About a week ago, I decided to rewrite my stylesheets to use SCSS/SASS. SASS supports variables, and variables are very useful when certain elements should take the same colour all the time. In fact, that’s what Windows does: in a standard theme file, there’s a section (
[Control Panel\Colors]) that defines the various colours used throughout Windows. It contains something like the following:
ActiveTitle=10 36 106 Background=58 110 165 Hilight=10 36 106 HilightText=255 255 255 TitleText=255 255 255 Window=255 255 255 WindowText=0 0 0 Scrollbar=212 208 200 InactiveTitle=128 128 128 Menu=212 208 200 WindowFrame=0 0 0 MenuText=0 0 0 ActiveBorder=212 208 200 InactiveBorder=212 208 200 AppWorkspace=128 128 128 ButtonFace=212 208 200 ButtonShadow=128 128 128 GrayText=128 128 128 ButtonText=0 0 0 InactiveTitleText=212 208 200 ButtonHilight=255 255 255 ButtonDkShadow=64 64 64 ButtonLight=212 208 200 InfoText=0 0 0 InfoWindow=255 255 225 GradientActiveTitle=166 202 240 GradientInactiveTitle=192 192 192 ButtonAlternateFace=192 192 192 HotTrackingColor=0 0 128 MenuHilight=0 0 128 MenuBar=192 192 192
That is, the variable, followed by an equals sign (
=), followed by space-delimited decimal RGB values.
Converting that into SCSS and formatting it nicely (and sorting, because it’s a mess otherwise) results in this:
$ActiveBorder: rgb(212,208,200); $ActiveTitle: rgb( 10, 36,106); $AppWorkspace: rgb(128,128,128); $Background: rgb( 58,110,165); $ButtonAlternateFace: rgb(192,192,192); $ButtonDkShadow: rgb( 64, 64, 64); $ButtonFace: rgb(212,208,200); $ButtonHilight: rgb(255,255,255); $ButtonLight: rgb(212,208,200); $ButtonShadow: rgb(128,128,128); $ButtonText: rgb( 0, 0, 0); $GradientActiveTitle: rgb(166,202,240); $GradientInactiveTitle: rgb(192,192,192); $GrayText: rgb(128,128,128); $Hilight: rgb( 10, 36,106); $HilightText: rgb(255,255,255); $HotTrackingColor: rgb( 0, 0,128); $InactiveBorder: rgb(212,208,200); $InactiveTitle: rgb(128,128,128); $InactiveTitleText: rgb(212,208,200); $InfoText: rgb( 0, 0, 0); $InfoWindow: rgb(255,255,225); $Menu: rgb(212,208,200); $MenuBar: rgb(192,192,192); $MenuHilight: rgb( 0, 0,128); $MenuText: rgb( 0, 0, 0); $Scrollbar: rgb(212,208,200); $TitleText: rgb(255,255,255); $Window: rgb(255,255,255); $WindowFrame: rgb( 0, 0, 0); $WindowText: rgb( 0, 0, 0);
Since the only things that change are the colours (and the fonts and font sizes, but that’s more advanced), I created a template file as a SASS partial and added an include directive for the template at the end of every theme file. This modular approach is nice because if there’s an error in the template, I only have to change it once in the template instead of once for every theme.

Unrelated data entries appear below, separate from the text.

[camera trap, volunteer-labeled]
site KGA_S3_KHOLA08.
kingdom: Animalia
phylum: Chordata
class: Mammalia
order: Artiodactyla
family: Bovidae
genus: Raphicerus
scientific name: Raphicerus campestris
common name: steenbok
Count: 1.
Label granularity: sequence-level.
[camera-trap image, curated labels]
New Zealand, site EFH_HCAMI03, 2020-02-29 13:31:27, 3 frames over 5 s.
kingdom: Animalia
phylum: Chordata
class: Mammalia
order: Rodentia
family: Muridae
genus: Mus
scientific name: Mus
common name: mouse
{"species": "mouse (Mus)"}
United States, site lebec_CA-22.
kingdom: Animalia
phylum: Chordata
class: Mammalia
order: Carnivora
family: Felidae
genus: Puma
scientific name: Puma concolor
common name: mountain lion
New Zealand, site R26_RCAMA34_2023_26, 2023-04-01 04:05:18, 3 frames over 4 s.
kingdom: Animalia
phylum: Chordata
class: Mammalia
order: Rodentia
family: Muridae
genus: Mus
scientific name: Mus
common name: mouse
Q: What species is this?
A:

The next challenge is to figure out how to implement a scroll bar. If it weren’t for the little square in the corner when there are two scrollbars, absolutely-positioned elements would have done the trick.
After that, the preview is more or less done, but that’s only half of the project. The second part is the actual configurator, using jQuery to make it dynamic.
It’s interesting to note that this project is completely text-based, even the images. The window control buttons, and eventually the scrollbar buttons, are SVG images, which is an XML-based format (and XML is text-based). Using SVG allows the buttons to scale cleanly when necessary and be recoloured dynamically.
It may take months to finish the theme designer, and it’ll probably take a few years for the Windows clone to surface, but when it does, it’ll be worth it.